Three species of conures (genus Aratinga) have formed non-native colonies in California. These are documented by the California Parrot Project in affiliation with the Natural History Museum of Los Angeles County, and in cooperation with the Pasadena Audubon Society.

=== Long Beach, California ===
A colony of half-moon conures has been observed in the Belmont Shore area of Long Beach, California, since the late 1980s.
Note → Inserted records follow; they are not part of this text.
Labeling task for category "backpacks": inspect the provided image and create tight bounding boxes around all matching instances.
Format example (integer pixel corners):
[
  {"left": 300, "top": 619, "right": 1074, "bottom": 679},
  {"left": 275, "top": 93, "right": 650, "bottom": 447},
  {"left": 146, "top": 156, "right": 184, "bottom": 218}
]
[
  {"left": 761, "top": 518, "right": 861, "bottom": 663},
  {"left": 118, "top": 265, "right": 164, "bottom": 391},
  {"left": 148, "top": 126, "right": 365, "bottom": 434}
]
=== Delray Beach, Florida ===
A least one wild pair of nandays has been spotted in downtown Delray Beach, Florida. The total number of birds in the colony is yet undetermined.

=== Quakers ===
The Quaker (which may or may not be a conure) can be found in many states. Quakers are also illegal to own in many US states, as they are known to build very large nests on powerlines (Quakers are the only parrots that build nests).

== In media ==

- A blue-crowned conure was the titular star of the family movie Paulie. The film used 14 different birds.